[Work task]: From the first line to the last, retype the listing without any alteration.

[Source data]:
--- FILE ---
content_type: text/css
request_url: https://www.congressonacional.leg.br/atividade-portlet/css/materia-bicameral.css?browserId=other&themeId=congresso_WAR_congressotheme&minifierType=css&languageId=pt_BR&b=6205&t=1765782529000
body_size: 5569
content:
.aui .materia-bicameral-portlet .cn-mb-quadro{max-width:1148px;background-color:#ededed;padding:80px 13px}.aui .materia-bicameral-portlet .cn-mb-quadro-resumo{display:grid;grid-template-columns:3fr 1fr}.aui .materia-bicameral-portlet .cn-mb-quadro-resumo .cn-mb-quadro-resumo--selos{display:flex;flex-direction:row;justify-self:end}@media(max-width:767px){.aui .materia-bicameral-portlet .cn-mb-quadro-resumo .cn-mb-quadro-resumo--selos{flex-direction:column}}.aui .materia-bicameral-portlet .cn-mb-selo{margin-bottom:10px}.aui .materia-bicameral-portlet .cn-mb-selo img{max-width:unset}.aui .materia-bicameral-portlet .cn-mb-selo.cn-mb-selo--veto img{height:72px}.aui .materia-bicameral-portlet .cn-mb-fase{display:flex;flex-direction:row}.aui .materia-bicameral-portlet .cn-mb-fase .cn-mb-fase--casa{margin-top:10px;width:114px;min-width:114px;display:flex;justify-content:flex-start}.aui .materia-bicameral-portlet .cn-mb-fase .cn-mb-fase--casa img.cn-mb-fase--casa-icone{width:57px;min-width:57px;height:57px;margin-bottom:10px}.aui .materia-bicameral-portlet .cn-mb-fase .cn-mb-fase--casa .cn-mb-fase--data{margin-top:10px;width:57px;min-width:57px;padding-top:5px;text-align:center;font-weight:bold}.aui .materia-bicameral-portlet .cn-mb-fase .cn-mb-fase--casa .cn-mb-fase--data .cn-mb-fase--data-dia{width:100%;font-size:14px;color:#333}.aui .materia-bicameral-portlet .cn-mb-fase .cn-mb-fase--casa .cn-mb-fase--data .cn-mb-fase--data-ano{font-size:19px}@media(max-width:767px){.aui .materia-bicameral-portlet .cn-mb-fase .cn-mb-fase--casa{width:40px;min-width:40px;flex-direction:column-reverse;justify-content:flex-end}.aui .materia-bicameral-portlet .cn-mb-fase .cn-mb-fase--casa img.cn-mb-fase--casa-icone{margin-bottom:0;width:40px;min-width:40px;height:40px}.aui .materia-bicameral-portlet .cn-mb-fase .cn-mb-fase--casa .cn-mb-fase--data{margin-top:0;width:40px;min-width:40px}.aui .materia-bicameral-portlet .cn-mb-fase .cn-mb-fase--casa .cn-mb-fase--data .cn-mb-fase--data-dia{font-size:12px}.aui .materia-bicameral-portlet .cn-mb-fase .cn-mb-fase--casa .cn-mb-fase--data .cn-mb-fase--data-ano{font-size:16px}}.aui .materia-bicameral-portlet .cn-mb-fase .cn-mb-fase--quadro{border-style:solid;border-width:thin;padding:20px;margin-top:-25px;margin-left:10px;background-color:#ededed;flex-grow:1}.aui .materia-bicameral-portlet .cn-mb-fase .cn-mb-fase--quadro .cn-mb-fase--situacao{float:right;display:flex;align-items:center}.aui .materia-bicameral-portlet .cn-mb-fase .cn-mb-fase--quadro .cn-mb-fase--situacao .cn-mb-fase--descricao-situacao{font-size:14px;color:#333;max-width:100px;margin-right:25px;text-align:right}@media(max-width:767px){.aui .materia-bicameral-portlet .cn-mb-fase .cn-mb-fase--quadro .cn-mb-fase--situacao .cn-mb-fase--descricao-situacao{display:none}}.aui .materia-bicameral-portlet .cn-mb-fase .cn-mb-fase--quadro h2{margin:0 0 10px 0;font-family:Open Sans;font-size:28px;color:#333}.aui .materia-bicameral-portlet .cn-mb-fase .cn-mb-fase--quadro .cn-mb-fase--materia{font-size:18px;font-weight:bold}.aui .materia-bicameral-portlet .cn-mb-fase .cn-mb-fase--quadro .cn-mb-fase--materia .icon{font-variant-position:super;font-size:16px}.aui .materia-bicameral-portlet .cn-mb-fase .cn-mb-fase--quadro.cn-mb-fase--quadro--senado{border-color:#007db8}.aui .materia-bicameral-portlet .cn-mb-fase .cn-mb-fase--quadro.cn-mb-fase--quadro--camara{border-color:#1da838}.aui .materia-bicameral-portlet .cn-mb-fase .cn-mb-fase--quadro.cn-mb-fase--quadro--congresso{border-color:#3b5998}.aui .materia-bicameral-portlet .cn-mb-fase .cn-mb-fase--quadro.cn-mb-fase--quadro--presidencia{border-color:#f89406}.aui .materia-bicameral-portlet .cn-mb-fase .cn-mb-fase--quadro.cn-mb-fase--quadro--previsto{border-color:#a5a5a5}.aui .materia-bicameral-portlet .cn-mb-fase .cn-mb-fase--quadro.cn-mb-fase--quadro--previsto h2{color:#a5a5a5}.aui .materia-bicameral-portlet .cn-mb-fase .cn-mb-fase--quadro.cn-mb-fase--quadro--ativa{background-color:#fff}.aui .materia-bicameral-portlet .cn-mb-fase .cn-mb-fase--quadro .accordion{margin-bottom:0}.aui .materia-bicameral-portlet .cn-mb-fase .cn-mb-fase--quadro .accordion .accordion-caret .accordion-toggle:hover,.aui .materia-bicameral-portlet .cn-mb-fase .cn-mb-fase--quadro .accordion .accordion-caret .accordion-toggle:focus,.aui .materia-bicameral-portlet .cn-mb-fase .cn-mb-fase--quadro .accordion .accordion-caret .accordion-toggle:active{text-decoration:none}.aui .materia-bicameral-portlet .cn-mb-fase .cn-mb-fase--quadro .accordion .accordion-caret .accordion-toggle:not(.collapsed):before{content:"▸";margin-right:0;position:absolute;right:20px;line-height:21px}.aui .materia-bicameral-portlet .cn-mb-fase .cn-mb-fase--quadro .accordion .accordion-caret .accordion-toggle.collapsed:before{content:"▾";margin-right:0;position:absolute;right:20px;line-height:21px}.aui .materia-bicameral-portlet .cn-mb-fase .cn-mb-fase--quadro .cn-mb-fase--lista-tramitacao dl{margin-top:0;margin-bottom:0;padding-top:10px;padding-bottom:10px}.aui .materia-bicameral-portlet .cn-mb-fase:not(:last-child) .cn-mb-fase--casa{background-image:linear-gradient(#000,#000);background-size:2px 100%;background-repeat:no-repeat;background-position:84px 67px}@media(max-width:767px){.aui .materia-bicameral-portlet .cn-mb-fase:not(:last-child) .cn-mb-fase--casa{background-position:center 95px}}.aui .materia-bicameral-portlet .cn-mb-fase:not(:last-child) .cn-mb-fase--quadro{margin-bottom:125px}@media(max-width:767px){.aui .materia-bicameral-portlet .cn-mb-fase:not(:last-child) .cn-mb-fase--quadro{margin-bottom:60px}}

[Task answer]:
--- FILE ---
content_type: text/css
request_url: https://www.congressonacional.leg.br/atividade-portlet/css/materia-bicameral.css?browserId=other&themeId=congresso_WAR_congressotheme&minifierType=css&languageId=pt_BR&b=6205&t=1765782529000
body_size: 5569
content:
.aui .materia-bicameral-portlet .cn-mb-quadro{max-width:1148px;background-color:#ededed;padding:80px 13px}.aui .materia-bicameral-portlet .cn-mb-quadro-resumo{display:grid;grid-template-columns:3fr 1fr}.aui .materia-bicameral-portlet .cn-mb-quadro-resumo .cn-mb-quadro-resumo--selos{display:flex;flex-direction:row;justify-self:end}@media(max-width:767px){.aui .materia-bicameral-portlet .cn-mb-quadro-resumo .cn-mb-quadro-resumo--selos{flex-direction:column}}.aui .materia-bicameral-portlet .cn-mb-selo{margin-bottom:10px}.aui .materia-bicameral-portlet .cn-mb-selo img{max-width:unset}.aui .materia-bicameral-portlet .cn-mb-selo.cn-mb-selo--veto img{height:72px}.aui .materia-bicameral-portlet .cn-mb-fase{display:flex;flex-direction:row}.aui .materia-bicameral-portlet .cn-mb-fase .cn-mb-fase--casa{margin-top:10px;width:114px;min-width:114px;display:flex;justify-content:flex-start}.aui .materia-bicameral-portlet .cn-mb-fase .cn-mb-fase--casa img.cn-mb-fase--casa-icone{width:57px;min-width:57px;height:57px;margin-bottom:10px}.aui .materia-bicameral-portlet .cn-mb-fase .cn-mb-fase--casa .cn-mb-fase--data{margin-top:10px;width:57px;min-width:57px;padding-top:5px;text-align:center;font-weight:bold}.aui .materia-bicameral-portlet .cn-mb-fase .cn-mb-fase--casa .cn-mb-fase--data .cn-mb-fase--data-dia{width:100%;font-size:14px;color:#333}.aui .materia-bicameral-portlet .cn-mb-fase .cn-mb-fase--casa .cn-mb-fase--data .cn-mb-fase--data-ano{font-size:19px}@media(max-width:767px){.aui .materia-bicameral-portlet .cn-mb-fase .cn-mb-fase--casa{width:40px;min-width:40px;flex-direction:column-reverse;justify-content:flex-end}.aui .materia-bicameral-portlet .cn-mb-fase .cn-mb-fase--casa img.cn-mb-fase--casa-icone{margin-bottom:0;width:40px;min-width:40px;height:40px}.aui .materia-bicameral-portlet .cn-mb-fase .cn-mb-fase--casa .cn-mb-fase--data{margin-top:0;width:40px;min-width:40px}.aui .materia-bicameral-portlet .cn-mb-fase .cn-mb-fase--casa .cn-mb-fase--data .cn-mb-fase--data-dia{font-size:12px}.aui .materia-bicameral-portlet .cn-mb-fase .cn-mb-fase--casa .cn-mb-fase--data .cn-mb-fase--data-ano{font-size:16px}}.aui .materia-bicameral-portlet .cn-mb-fase .cn-mb-fase--quadro{border-style:solid;border-width:thin;padding:20px;margin-top:-25px;margin-left:10px;background-color:#ededed;flex-grow:1}.aui .materia-bicameral-portlet .cn-mb-fase .cn-mb-fase--quadro .cn-mb-fase--situacao{float:right;display:flex;align-items:center}.aui .materia-bicameral-portlet .cn-mb-fase .cn-mb-fase--quadro .cn-mb-fase--situacao .cn-mb-fase--descricao-situacao{font-size:14px;color:#333;max-width:100px;margin-right:25px;text-align:right}@media(max-width:767px){.aui .materia-bicameral-portlet .cn-mb-fase .cn-mb-fase--quadro .cn-mb-fase--situacao .cn-mb-fase--descricao-situacao{display:none}}.aui .materia-bicameral-portlet .cn-mb-fase .cn-mb-fase--quadro h2{margin:0 0 10px 0;font-family:Open Sans;font-size:28px;color:#333}.aui .materia-bicameral-portlet .cn-mb-fase .cn-mb-fase--quadro .cn-mb-fase--materia{font-size:18px;font-weight:bold}.aui .materia-bicameral-portlet .cn-mb-fase .cn-mb-fase--quadro .cn-mb-fase--materia .icon{font-variant-position:super;font-size:16px}.aui .materia-bicameral-portlet .cn-mb-fase .cn-mb-fase--quadro.cn-mb-fase--quadro--senado{border-color:#007db8}.aui .materia-bicameral-portlet .cn-mb-fase .cn-mb-fase--quadro.cn-mb-fase--quadro--camara{border-color:#1da838}.aui .materia-bicameral-portlet .cn-mb-fase .cn-mb-fase--quadro.cn-mb-fase--quadro--congresso{border-color:#3b5998}.aui .materia-bicameral-portlet .cn-mb-fase .cn-mb-fase--quadro.cn-mb-fase--quadro--presidencia{border-color:#f89406}.aui .materia-bicameral-portlet .cn-mb-fase .cn-mb-fase--quadro.cn-mb-fase--quadro--previsto{border-color:#a5a5a5}.aui .materia-bicameral-portlet .cn-mb-fase .cn-mb-fase--quadro.cn-mb-fase--quadro--previsto h2{color:#a5a5a5}.aui .materia-bicameral-portlet .cn-mb-fase .cn-mb-fase--quadro.cn-mb-fase--quadro--ativa{background-color:#fff}.aui .materia-bicameral-portlet .cn-mb-fase .cn-mb-fase--quadro .accordion{margin-bottom:0}.aui .materia-bicameral-portlet .cn-mb-fase .cn-mb-fase--quadro .accordion .accordion-caret .accordion-toggle:hover,.aui .materia-bicameral-portlet .cn-mb-fase .cn-mb-fase--quadro .accordion .accordion-caret .accordion-toggle:focus,.aui .materia-bicameral-portlet .cn-mb-fase .cn-mb-fase--quadro .accordion .accordion-caret .accordion-toggle:active{text-decoration:none}.aui .materia-bicameral-portlet .cn-mb-fase .cn-mb-fase--quadro .accordion .accordion-caret .accordion-toggle:not(.collapsed):before{content:"▸";margin-right:0;position:absolute;right:20px;line-height:21px}.aui .materia-bicameral-portlet .cn-mb-fase .cn-mb-fase--quadro .accordion .accordion-caret .accordion-toggle.collapsed:before{content:"▾";margin-right:0;position:absolute;right:20px;line-height:21px}.aui .materia-bicameral-portlet .cn-mb-fase .cn-mb-fase--quadro .cn-mb-fase--lista-tramitacao dl{margin-top:0;margin-bottom:0;padding-top:10px;padding-bottom:10px}.aui .materia-bicameral-portlet .cn-mb-fase:not(:last-child) .cn-mb-fase--casa{background-image:linear-gradient(#000,#000);background-size:2px 100%;background-repeat:no-repeat;background-position:84px 67px}@media(max-width:767px){.aui .materia-bicameral-portlet .cn-mb-fase:not(:last-child) .cn-mb-fase--casa{background-position:center 95px}}.aui .materia-bicameral-portlet .cn-mb-fase:not(:last-child) .cn-mb-fase--quadro{margin-bottom:125px}@media(max-width:767px){.aui .materia-bicameral-portlet .cn-mb-fase:not(:last-child) .cn-mb-fase--quadro{margin-bottom:60px}}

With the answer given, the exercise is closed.